**Passage shown**
The enemies of the Tribes of the Earth Goddess, the Fomorians, and their leader Balor, are from the Irish mythological cycle.

Other elements of the series are derived from non-Celtic mythological sources. Sláine's dwarf companion is named Ukko, after the Finnish storm god. Odacon is identified in Theosophist circles with a Babylonian deity named Oannes, and is considered closely related to Dagon. Musarus, one of the same species as Odacon, shares this origin. Grimnismal, the name of the dark god Sláine and his companions defeat in "Tomb of Terror", is the title of a poem about Odin from the Norse Elder Edda. The term Ragnarok, for the end of the world, is also borrowed from Norse mythology.

===Welsh Material===
The comics regularly take place names and character names from Welsh history and mythology, especially Arthurian legend.

**Material provided**

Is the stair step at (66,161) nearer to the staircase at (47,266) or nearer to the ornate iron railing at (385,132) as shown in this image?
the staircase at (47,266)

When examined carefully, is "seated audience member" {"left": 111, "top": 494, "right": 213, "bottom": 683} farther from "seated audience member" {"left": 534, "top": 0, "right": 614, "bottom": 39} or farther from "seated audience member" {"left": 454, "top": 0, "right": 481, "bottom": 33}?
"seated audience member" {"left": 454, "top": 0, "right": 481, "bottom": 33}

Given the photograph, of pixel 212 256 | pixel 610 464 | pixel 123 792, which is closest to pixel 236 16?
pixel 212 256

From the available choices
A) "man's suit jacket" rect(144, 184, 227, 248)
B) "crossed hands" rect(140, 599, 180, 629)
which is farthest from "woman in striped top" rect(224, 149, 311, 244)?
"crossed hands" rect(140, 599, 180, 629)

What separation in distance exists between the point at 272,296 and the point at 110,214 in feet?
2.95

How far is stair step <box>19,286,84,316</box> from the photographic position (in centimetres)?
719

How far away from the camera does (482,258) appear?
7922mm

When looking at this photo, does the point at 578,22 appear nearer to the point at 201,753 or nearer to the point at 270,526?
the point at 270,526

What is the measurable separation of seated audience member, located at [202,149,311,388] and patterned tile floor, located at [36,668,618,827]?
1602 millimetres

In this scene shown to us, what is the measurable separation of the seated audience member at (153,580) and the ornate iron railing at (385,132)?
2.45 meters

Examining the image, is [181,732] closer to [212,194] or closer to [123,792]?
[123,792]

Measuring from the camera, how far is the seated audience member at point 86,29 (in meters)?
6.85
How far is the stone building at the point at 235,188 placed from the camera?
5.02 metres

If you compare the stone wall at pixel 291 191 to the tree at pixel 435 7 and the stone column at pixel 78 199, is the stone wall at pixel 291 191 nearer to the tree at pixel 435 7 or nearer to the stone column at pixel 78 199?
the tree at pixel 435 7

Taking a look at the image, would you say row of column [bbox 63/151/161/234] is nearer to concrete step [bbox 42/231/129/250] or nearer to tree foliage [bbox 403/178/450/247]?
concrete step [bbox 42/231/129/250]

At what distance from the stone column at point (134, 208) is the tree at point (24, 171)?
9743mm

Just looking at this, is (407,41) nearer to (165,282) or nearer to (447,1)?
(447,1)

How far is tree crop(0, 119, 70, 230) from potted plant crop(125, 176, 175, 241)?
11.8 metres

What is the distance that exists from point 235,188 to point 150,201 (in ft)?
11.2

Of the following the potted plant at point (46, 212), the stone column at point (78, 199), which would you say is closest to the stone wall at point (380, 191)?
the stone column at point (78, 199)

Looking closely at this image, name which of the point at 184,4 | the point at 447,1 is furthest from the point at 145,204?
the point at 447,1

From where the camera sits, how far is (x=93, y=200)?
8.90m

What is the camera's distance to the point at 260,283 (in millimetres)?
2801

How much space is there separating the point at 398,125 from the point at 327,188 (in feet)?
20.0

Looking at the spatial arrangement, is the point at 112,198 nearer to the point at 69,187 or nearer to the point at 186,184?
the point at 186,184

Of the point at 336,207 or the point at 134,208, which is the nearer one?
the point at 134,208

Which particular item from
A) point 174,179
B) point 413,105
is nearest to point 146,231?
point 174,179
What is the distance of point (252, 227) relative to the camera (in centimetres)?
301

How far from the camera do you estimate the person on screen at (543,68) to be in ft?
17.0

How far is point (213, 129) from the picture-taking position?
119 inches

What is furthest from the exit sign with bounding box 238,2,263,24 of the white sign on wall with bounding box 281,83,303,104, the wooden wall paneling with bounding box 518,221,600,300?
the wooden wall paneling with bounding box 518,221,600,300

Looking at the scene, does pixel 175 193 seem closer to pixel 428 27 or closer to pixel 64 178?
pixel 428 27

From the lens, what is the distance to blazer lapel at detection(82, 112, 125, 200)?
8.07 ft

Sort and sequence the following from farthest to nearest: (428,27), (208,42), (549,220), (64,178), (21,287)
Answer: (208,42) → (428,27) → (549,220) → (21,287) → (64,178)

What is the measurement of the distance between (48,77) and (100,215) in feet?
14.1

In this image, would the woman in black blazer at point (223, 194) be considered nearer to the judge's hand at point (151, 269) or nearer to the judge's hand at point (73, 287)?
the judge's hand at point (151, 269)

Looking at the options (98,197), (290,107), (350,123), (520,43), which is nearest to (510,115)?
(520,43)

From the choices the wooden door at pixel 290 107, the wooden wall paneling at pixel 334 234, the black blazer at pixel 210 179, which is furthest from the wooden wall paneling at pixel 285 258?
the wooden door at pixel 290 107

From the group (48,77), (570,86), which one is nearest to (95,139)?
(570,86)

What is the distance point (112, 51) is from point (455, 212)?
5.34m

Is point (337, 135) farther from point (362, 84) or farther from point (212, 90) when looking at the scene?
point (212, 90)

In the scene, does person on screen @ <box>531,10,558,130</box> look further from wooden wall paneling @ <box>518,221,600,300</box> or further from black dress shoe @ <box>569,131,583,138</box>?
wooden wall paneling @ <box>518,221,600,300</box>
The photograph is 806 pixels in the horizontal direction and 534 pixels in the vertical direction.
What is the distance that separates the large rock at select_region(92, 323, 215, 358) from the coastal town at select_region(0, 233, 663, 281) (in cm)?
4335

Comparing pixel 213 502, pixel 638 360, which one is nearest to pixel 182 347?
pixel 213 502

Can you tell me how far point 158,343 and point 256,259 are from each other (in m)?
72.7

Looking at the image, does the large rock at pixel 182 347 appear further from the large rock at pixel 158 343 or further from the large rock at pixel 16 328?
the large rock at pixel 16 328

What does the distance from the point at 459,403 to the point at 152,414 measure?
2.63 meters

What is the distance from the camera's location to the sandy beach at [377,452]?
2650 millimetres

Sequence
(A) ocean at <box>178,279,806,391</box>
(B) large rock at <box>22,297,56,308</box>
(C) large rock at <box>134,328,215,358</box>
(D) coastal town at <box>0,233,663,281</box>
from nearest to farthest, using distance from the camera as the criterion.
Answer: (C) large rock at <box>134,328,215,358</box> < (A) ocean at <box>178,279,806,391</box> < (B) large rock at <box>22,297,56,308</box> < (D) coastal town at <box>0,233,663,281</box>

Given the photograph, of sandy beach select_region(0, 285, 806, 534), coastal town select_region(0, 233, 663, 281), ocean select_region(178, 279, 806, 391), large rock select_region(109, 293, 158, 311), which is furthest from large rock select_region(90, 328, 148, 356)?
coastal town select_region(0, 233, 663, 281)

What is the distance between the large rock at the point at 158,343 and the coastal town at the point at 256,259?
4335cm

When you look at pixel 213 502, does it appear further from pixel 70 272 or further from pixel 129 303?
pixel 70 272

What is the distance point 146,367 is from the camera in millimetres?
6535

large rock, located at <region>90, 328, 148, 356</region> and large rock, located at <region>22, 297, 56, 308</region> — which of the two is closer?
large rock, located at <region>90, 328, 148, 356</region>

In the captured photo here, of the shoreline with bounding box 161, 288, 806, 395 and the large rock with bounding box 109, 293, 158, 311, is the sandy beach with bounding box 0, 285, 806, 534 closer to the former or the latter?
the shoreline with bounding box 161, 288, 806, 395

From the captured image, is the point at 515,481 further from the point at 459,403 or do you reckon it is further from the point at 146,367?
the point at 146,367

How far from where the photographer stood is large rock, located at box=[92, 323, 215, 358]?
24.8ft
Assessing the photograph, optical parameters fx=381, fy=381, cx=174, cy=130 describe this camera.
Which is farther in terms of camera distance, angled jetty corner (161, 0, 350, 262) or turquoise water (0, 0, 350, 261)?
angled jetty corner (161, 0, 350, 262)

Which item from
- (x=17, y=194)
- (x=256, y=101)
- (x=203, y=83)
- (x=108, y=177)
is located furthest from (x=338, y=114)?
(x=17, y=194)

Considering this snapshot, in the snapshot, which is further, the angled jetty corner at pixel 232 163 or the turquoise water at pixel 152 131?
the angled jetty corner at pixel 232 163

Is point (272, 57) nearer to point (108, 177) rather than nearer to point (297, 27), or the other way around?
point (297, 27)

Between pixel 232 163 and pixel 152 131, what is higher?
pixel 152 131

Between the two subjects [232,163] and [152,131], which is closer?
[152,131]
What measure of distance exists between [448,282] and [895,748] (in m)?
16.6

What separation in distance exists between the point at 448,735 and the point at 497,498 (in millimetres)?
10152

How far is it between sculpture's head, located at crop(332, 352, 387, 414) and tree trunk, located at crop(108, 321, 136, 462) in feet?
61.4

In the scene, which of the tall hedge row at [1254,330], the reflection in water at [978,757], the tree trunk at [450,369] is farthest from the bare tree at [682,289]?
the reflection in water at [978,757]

**Exercises**
• 1. Please list every name in the passage on the series' mythological sources that the passage says comes from a non-Celtic source.
• 2. According to the passage on the series' mythological sources, who is Sláine's dwarf companion named after?

**Answer list**
• 1. Ukko, Odacon, Musarus, Grimnismal, Ragnarok

• 2. The Finnish storm god.